The full-frame camera has a pixel pitch of 6.2 microns, whereas its much smaller sibling weighs in at 2.06 microns. On top of that the S90 has the massive crop disadvantage of a 10 MP camera, but this is a real-life weakness of any camera with a lower pixel count. The S90 was set to ISO 80 and the noise level is well controlled. Overall, the significantly smaller sensor shows remarkably good results.

The tiny 1/3.06″ sensor of the Galaxy S4 shows its limitations. Even at ISO 50 the fine details are blurred, obviously due to heavy-handed noise reduction and subsequent aggressive sharpening in the camera software (note the halos around the edges). The 13 MP didn’t help it to match the 10 MP on a larger sensor.

Image 2 – Canon 5D Mark III.

Image 2 – Canon 5D Mark III.

Image 3 – Canon S90.

Image 3 – Canon S90.

Image 4 – Samsung S4.

Image 4 – Samsung S4.

Another comparison done under low light conditions showed an even more dramatic drop in image quality when going to a smaller sensor. The camera manufacturers have done a remarkably good job in giving us noise-free images. However, the price to pay is the compromised resolution that comes from aggressive noise reduction and over-sharpening.

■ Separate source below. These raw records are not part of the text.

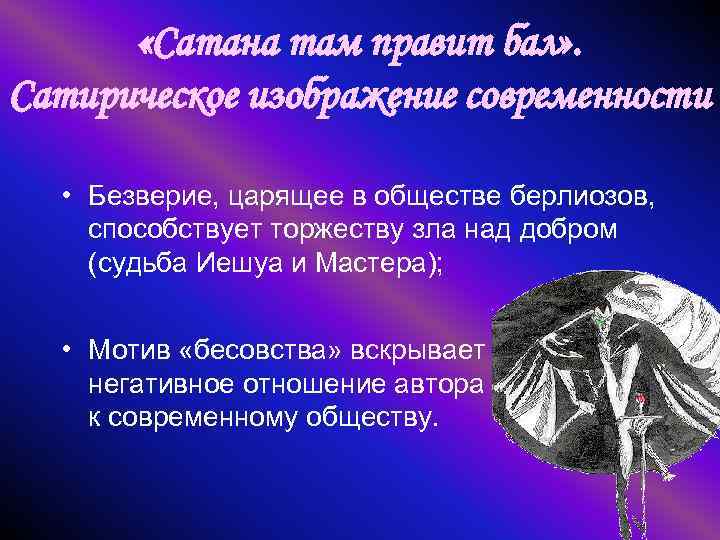 «Сатана там правит бал».
Сатирическое изображение современности

• Безверие, царящее в обществе берлиозов, способствует торжеству зла над добром (судьба Иешуа и Мастера);

• Мотив «бесовства» вскрывает негативное отношение автора к современному обществу.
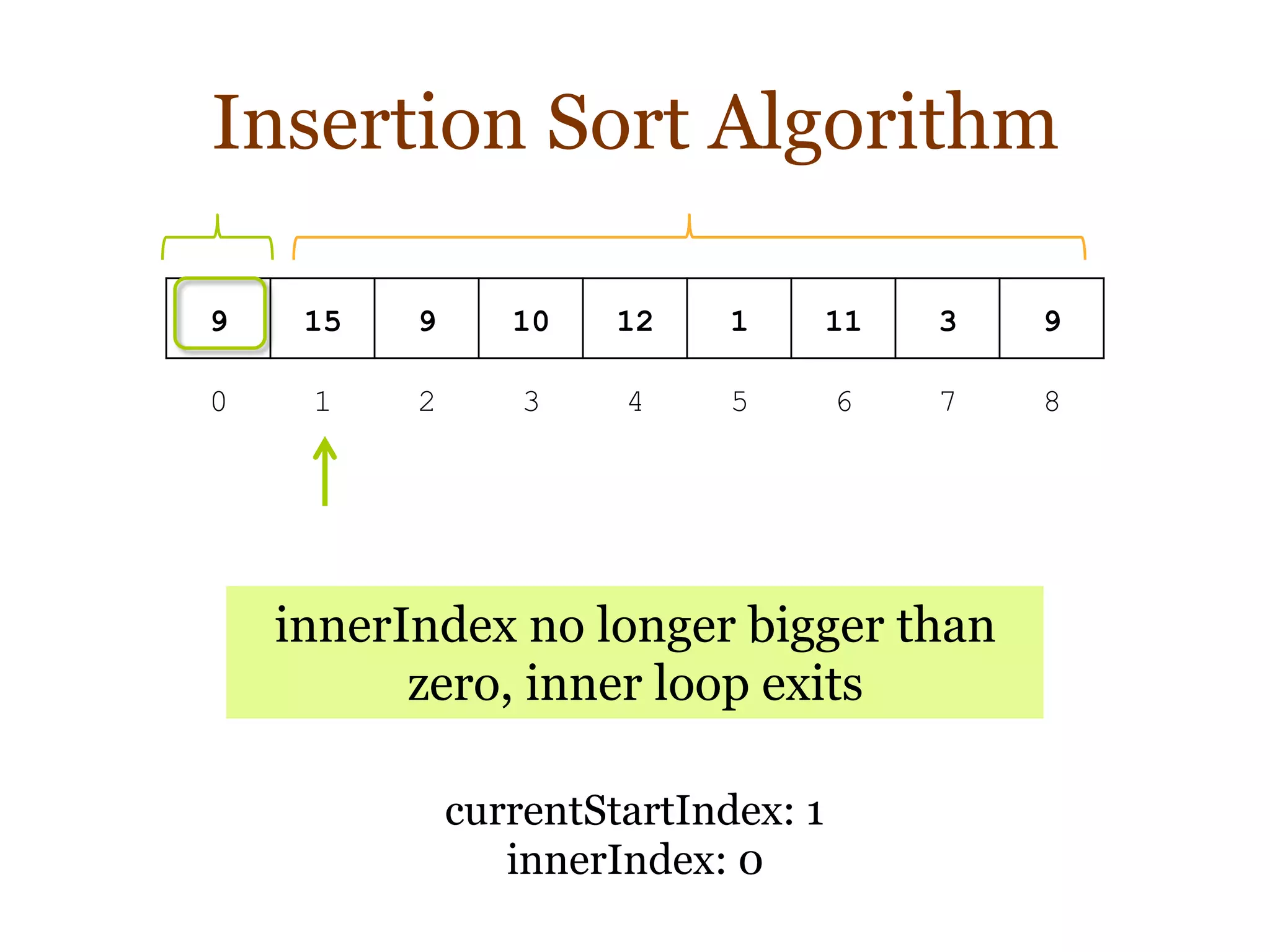 Insertion Sort Algorithm

| 9 | 15 | 9 | 10 | 12 | 1 | 11 | 3 | 9 |
|---|---|---|---|---|---|---|---|---|
| 0 | 1 | 2 | 3 | 4 | 5 | 6 | 7 | 8 |

innerIndex no longer bigger than zero, inner loop exits

currentStartIndex: 1
innerIndex: 0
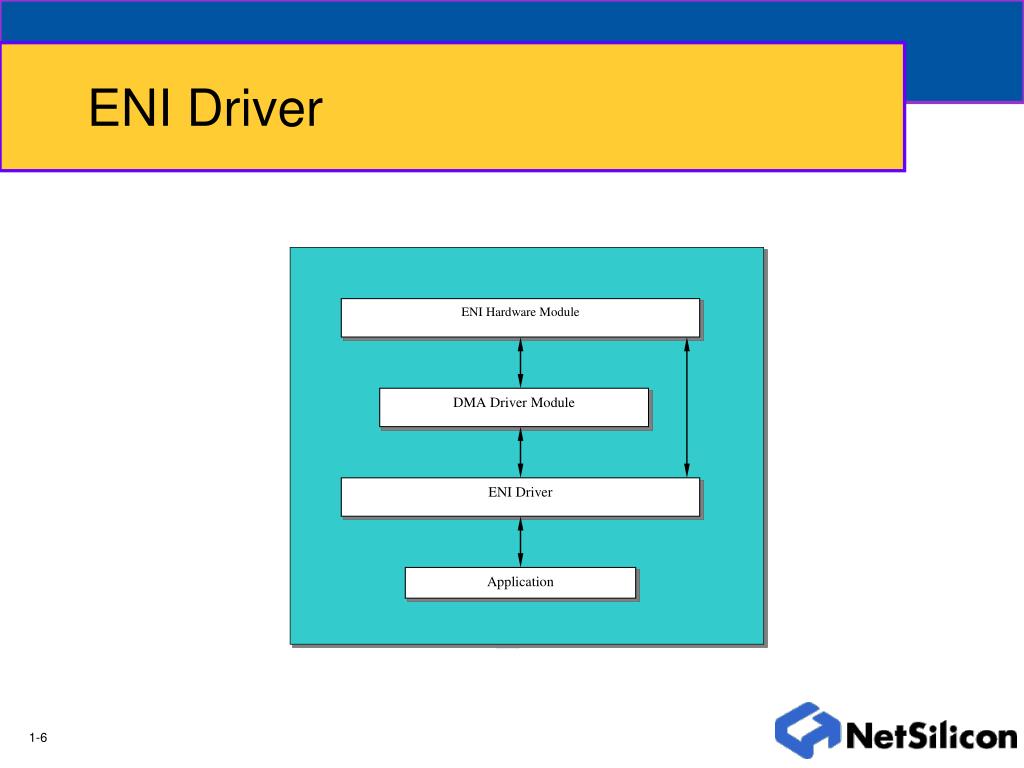 ENI Driver

ENI Hardware Module

DMA Driver Module

ENI Driver

Application

1-6

NetSilicon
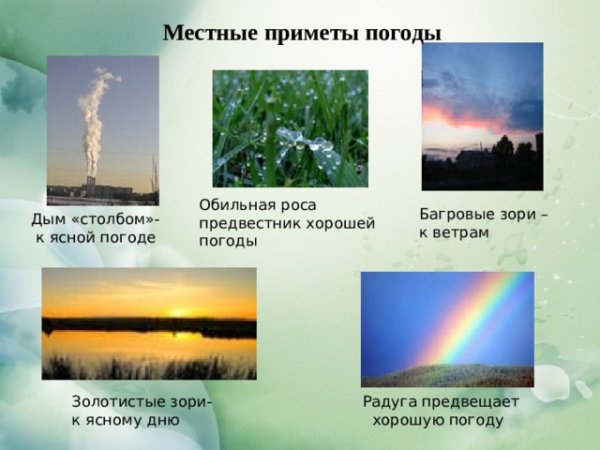 Местные приметы погоды

Дым «столбом»- к ясной погоде

Обильная роса предвестник хорошей погоды

Багровые зори – к ветрам

Золотистые зори- к ясному дню

Радуга предвещает хорошую погоду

Some readers might remark that both the Canon S90 and the Samsung S4 are fairly old models that have been superseded by a number of generations of more advanced models. This might be true for additional camera functionalities, but the sensor size vs. image quality ratio has not changed markedly in the last five years.

The latest just released Samsung Galaxy S7 phone is a good example. Its camera certainly represents the latest technology. It sports a 12 MP sensor, reduced from the previous 16 MP. The jump back to a lower pixel count is telling. Not surprisingly, Samsung promises us better quality photos taken under low light.

I hope that this excursion into sensor sizes and pixel densities has shown you the limitations that come with smaller sensors. If interested, an internet search will give you more in-depth information. Roger Clark ( is a good source.